Monday, Feb. 07, 1949
The Novel Approach
Arthur Tyndall ("a slender man in a brown jacket and grey trousers") had to admit that he was a little disappointed with the University of Toronto. It seemed to have no real character. Was it nothing but a "facts factory"? Tyndall, who had come to Toronto to be warden of Hart House, wrote to a friend back in New Zealand: "I can't seem to make up my mind about this place. It [presents] a nice intellectual problem . . ."
Last week, hundreds of U.S. and Canadian readers were following the intellectual problem of fictional Arthur Tyndall; as he learned more about Toronto University, they learned too. Warden Tyndall was the hero of a new novel by a front-ranking Canadian novelist and short-story writer, 45-year-old Morley Callaghan (They Shall Inherit the Earth, Such Is My Beloved). Actually, Tyndall's purpose (and Callaghan's) was to do more than unravel the character of Toronto: it was to raise money for it.

Task set |
• 1. Retype the passage from the article on the Toronto novel, from "Last week, hundreds" to "money for it.".
• 2. Extend the article about Morley Callaghan's University of Toronto novel with a few sentences that pick up after its final line.

Data listing |

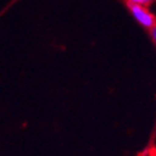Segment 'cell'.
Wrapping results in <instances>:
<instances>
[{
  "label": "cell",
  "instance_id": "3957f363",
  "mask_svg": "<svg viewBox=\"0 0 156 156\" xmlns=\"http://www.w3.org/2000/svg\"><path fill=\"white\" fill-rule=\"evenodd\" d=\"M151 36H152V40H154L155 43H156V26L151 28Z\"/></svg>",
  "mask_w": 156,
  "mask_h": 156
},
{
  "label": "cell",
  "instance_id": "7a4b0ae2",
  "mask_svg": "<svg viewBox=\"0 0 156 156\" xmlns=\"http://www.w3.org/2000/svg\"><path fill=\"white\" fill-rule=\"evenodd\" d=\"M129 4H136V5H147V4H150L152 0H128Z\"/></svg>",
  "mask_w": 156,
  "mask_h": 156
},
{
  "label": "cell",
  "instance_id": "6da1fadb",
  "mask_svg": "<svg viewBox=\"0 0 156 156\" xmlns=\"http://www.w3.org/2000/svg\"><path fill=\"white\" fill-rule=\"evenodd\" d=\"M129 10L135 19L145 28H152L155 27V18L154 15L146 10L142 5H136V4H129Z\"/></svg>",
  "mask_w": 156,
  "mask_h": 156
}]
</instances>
--
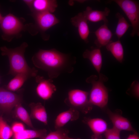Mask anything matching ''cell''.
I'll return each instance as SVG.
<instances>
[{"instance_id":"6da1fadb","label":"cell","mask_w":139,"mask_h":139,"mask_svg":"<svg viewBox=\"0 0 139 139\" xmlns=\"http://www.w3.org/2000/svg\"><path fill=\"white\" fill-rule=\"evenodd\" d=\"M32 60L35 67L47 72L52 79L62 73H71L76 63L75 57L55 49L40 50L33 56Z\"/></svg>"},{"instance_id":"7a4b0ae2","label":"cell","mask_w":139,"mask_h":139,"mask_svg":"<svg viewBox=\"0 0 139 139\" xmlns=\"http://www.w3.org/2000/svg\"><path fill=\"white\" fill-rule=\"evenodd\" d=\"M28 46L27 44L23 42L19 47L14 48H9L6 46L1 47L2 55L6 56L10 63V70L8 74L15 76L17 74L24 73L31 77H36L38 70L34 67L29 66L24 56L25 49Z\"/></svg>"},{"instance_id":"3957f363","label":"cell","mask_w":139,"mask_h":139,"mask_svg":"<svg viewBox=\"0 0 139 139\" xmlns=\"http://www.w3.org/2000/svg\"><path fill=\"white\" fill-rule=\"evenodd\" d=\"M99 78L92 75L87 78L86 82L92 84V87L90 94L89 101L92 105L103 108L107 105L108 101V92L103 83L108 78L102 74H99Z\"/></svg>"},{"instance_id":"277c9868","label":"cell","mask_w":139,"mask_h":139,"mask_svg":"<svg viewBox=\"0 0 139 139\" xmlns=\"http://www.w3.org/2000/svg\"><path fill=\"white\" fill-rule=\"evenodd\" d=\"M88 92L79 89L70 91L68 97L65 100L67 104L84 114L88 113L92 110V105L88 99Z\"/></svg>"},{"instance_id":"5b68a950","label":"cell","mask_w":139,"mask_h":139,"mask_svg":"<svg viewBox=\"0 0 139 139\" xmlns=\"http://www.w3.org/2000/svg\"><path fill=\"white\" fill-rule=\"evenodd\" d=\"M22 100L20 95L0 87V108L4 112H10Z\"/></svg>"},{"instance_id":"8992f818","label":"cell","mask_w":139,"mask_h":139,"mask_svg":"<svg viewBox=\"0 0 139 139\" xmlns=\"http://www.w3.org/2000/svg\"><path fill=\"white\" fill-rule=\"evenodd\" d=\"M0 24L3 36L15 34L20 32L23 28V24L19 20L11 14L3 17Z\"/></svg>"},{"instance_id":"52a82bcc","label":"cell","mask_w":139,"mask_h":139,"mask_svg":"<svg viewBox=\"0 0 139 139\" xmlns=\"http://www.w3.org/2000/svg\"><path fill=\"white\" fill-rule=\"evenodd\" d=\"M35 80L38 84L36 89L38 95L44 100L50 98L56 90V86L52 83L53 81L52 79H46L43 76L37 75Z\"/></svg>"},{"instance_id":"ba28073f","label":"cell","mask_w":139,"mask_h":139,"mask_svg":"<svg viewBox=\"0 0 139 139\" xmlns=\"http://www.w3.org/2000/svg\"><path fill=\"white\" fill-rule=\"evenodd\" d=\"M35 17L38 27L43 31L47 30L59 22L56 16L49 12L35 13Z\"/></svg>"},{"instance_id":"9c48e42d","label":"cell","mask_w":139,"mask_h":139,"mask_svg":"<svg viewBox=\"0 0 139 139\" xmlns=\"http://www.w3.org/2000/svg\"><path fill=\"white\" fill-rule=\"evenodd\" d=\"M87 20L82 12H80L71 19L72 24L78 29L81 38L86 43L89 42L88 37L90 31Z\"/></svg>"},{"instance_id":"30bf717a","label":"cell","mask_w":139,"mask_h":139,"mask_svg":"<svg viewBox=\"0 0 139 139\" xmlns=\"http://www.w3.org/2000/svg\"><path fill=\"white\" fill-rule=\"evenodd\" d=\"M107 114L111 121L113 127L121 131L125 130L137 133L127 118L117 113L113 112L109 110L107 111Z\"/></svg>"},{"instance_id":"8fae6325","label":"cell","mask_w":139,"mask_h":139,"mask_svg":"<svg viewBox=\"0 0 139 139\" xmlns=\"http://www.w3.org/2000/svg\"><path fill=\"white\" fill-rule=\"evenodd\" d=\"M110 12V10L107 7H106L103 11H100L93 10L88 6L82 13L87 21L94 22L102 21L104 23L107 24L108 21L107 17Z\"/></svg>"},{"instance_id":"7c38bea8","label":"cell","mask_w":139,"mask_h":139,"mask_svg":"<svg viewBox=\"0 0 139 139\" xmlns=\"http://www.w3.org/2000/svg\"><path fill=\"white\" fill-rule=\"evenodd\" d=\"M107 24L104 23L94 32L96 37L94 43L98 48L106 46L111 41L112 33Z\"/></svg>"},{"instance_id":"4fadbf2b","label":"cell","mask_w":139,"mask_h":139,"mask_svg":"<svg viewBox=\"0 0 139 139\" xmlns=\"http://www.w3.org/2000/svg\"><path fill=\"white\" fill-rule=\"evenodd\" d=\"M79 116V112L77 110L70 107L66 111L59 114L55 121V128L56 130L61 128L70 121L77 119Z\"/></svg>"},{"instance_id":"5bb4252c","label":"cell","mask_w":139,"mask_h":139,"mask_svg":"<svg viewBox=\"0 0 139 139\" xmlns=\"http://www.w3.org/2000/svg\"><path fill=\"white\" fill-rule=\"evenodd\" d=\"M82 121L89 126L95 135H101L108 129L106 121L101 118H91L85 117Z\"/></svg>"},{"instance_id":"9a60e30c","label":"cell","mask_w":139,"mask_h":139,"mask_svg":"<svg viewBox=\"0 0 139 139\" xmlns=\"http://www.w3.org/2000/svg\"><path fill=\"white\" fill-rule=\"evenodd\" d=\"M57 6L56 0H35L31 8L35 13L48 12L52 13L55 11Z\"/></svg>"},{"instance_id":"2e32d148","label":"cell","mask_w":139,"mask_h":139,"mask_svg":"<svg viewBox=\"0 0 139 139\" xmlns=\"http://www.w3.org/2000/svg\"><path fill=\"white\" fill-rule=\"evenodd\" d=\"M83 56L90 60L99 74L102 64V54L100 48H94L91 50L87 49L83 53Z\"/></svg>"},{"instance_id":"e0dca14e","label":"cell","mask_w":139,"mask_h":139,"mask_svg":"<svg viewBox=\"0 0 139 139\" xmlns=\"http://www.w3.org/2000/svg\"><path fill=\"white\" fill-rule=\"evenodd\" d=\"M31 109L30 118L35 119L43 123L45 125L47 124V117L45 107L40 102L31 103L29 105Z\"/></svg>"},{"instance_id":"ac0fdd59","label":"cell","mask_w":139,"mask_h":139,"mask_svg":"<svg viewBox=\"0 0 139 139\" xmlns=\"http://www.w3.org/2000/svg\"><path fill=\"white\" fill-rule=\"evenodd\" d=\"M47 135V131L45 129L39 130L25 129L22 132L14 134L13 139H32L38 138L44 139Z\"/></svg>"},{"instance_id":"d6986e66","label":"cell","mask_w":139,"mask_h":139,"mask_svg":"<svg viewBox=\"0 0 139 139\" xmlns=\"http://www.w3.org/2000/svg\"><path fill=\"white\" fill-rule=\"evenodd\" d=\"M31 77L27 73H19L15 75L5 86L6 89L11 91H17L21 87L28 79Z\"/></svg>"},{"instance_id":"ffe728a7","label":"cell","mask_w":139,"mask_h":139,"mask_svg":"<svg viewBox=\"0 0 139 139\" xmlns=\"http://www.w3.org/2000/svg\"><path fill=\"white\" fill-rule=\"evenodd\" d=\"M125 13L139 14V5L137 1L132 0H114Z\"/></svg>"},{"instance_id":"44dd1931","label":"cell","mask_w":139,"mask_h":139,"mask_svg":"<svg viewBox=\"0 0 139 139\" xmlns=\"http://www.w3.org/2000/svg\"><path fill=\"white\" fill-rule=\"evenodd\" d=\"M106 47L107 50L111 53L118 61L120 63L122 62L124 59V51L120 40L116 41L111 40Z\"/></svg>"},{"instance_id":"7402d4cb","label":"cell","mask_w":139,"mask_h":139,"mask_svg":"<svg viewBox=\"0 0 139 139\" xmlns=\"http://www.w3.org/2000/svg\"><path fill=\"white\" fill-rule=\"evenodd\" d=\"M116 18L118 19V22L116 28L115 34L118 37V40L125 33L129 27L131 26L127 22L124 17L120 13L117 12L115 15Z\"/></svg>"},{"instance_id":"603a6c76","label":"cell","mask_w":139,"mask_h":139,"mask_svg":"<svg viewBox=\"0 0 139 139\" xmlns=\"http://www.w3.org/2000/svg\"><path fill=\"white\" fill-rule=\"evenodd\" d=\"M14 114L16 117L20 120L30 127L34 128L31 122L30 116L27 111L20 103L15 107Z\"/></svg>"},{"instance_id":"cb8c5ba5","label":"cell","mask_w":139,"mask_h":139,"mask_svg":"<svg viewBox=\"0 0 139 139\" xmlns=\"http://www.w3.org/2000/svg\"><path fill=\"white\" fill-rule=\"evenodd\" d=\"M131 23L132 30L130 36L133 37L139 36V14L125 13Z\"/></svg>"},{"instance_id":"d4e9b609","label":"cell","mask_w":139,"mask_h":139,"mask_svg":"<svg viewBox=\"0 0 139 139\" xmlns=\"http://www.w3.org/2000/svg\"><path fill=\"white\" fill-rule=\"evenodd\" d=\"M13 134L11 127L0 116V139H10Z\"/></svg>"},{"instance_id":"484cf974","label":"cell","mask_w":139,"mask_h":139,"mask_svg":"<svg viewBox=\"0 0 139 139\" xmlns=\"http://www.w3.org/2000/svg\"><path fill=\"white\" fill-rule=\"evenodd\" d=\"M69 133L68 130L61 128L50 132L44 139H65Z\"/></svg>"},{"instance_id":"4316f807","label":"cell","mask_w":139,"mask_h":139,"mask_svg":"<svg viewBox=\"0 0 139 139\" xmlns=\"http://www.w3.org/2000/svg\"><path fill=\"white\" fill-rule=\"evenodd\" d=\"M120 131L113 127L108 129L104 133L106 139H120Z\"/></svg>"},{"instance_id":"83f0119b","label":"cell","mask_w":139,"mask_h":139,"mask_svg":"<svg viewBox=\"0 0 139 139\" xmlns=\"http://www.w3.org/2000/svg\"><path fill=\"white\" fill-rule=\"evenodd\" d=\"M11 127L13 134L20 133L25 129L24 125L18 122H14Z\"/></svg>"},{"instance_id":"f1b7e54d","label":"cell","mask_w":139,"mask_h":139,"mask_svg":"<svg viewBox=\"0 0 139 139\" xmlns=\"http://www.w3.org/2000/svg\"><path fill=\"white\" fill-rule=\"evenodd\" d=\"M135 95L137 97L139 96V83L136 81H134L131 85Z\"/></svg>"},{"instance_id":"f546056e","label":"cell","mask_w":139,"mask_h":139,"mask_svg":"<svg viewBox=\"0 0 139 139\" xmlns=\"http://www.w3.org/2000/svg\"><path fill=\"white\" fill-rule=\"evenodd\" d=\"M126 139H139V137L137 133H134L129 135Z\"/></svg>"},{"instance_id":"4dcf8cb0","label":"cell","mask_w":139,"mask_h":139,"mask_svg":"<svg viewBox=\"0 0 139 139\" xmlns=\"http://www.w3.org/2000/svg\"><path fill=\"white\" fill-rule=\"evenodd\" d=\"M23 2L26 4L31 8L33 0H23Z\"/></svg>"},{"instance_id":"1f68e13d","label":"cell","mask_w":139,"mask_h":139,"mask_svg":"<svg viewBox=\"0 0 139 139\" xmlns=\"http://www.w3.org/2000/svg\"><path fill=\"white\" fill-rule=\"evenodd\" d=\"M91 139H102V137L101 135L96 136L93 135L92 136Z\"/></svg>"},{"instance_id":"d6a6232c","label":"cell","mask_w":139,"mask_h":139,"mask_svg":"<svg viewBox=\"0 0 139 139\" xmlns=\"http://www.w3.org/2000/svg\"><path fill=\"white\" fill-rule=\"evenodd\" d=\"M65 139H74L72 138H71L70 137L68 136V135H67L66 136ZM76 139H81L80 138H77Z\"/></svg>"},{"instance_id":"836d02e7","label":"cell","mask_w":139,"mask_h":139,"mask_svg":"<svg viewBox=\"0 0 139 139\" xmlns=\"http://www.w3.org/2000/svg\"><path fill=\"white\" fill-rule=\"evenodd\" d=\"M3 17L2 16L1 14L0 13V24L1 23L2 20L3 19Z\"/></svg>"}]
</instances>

Final results |
• 1.
Last week, hundreds of U.S. and Canadian readers were following the intellectual problem of fictional Arthur Tyndall; as he learned more about Toronto University, they learned too. Warden Tyndall was the hero of a new novel by a front-ranking Canadian novelist and short-story writer, 45-year-old Morley Callaghan (They Shall Inherit the Earth, Such Is My Beloved). Actually, Tyndall's purpose (and Callaghan's) was to do more than unravel the character of Toronto: it was to raise money for it.

• 2.
Morley Callaghan (class of '25) got the idea for this latest twist in university fund-raising last spring. Toronto had set itself a goal of $6,000,000 in gifts from alumni and friends, asked its most distinguished literary alumnus to write "a piece" for the campaign. Instead, Callaghan turned out The Varsity Story (Macmillan; $2.50), a rambling and nostalgic novel filled with crotchety old professors, bright young scientists and eager students.
While creating a novelist's mood, Callaghan drops a few loud hints. An English professor tells Tyndall about the new men's residence that the university needs; other faculty members complain of overcrowded classrooms. Even the university's library is mentioned. "I have to wait in line, and find that I can't get what I want," says a philosophy professor. "If you die with a million, Tyndall, why don't you leave it for a library?"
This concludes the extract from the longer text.